◆ Spatial reasoning dataset excerpts
****************

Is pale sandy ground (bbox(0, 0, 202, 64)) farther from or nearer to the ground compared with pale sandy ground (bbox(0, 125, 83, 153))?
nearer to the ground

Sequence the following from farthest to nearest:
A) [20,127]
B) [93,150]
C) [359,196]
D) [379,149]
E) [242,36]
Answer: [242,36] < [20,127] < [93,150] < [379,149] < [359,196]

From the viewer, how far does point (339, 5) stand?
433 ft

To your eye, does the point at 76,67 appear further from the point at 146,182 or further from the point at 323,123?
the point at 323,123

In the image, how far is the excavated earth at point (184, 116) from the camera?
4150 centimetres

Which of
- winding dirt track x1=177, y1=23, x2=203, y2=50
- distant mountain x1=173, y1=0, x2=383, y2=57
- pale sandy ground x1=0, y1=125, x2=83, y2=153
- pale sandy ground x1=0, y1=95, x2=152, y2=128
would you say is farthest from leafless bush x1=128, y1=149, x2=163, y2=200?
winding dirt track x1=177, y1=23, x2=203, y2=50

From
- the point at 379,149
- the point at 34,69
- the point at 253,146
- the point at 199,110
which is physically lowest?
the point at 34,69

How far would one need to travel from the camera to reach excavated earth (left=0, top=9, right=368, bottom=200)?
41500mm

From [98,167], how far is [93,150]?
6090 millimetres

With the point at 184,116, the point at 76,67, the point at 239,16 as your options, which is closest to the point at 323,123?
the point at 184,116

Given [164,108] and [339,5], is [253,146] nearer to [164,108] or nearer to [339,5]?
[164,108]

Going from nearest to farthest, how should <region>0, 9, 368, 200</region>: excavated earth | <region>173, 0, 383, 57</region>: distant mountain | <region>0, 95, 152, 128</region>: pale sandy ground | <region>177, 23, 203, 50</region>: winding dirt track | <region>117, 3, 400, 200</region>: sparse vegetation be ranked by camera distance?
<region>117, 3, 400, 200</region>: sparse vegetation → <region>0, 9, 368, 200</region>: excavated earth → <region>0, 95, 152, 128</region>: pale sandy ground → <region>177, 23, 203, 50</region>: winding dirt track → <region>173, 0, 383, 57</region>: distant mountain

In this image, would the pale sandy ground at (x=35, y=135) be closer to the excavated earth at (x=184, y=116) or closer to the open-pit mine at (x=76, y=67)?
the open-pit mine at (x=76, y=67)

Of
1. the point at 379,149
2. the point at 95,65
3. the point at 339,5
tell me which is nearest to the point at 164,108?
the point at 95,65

****************

◆ Short problem
Rewrite the listing above with "leafless bush" changed to "dry shrub" and everything else left unchanged.

◆ Solved exercise
Is pale sandy ground (bbox(0, 0, 202, 64)) farther from or nearer to the ground compared with pale sandy ground (bbox(0, 125, 83, 153))?
nearer to the ground

Sequence the following from farthest to nearest:
A) [20,127]
B) [93,150]
C) [359,196]
D) [379,149]
E) [242,36]
Answer: [242,36] < [20,127] < [93,150] < [379,149] < [359,196]

From the viewer, how far does point (339, 5) stand?
433 ft

To your eye, does the point at 76,67 appear further from the point at 146,182 or further from the point at 323,123?
the point at 323,123

In the image, how far is the excavated earth at point (184, 116) from the camera?
4150 centimetres

Which of
- winding dirt track x1=177, y1=23, x2=203, y2=50
- distant mountain x1=173, y1=0, x2=383, y2=57
- pale sandy ground x1=0, y1=125, x2=83, y2=153
- pale sandy ground x1=0, y1=95, x2=152, y2=128
would you say is farthest from dry shrub x1=128, y1=149, x2=163, y2=200?
winding dirt track x1=177, y1=23, x2=203, y2=50

From
- the point at 379,149
- the point at 34,69
- the point at 253,146
- the point at 199,110
which is physically lowest?
the point at 34,69

How far would one need to travel from the camera to reach excavated earth (left=0, top=9, right=368, bottom=200)?
41500mm

From [98,167], how far is [93,150]?
6090 millimetres

With the point at 184,116, the point at 76,67, the point at 239,16 as your options, which is closest to the point at 323,123?
the point at 184,116

Given [164,108] and [339,5], is [253,146] nearer to [164,108] or nearer to [339,5]?
[164,108]

Going from nearest to farthest, how should <region>0, 9, 368, 200</region>: excavated earth | <region>173, 0, 383, 57</region>: distant mountain | <region>0, 95, 152, 128</region>: pale sandy ground | <region>177, 23, 203, 50</region>: winding dirt track | <region>117, 3, 400, 200</region>: sparse vegetation be ranked by camera distance?
<region>117, 3, 400, 200</region>: sparse vegetation → <region>0, 9, 368, 200</region>: excavated earth → <region>0, 95, 152, 128</region>: pale sandy ground → <region>177, 23, 203, 50</region>: winding dirt track → <region>173, 0, 383, 57</region>: distant mountain

In this image, would the pale sandy ground at (x=35, y=135) be closer to the excavated earth at (x=184, y=116) or closer to the open-pit mine at (x=76, y=67)?
the open-pit mine at (x=76, y=67)

Of
1. the point at 379,149
2. the point at 95,65
3. the point at 339,5
tell me which is nearest to the point at 164,108?
the point at 95,65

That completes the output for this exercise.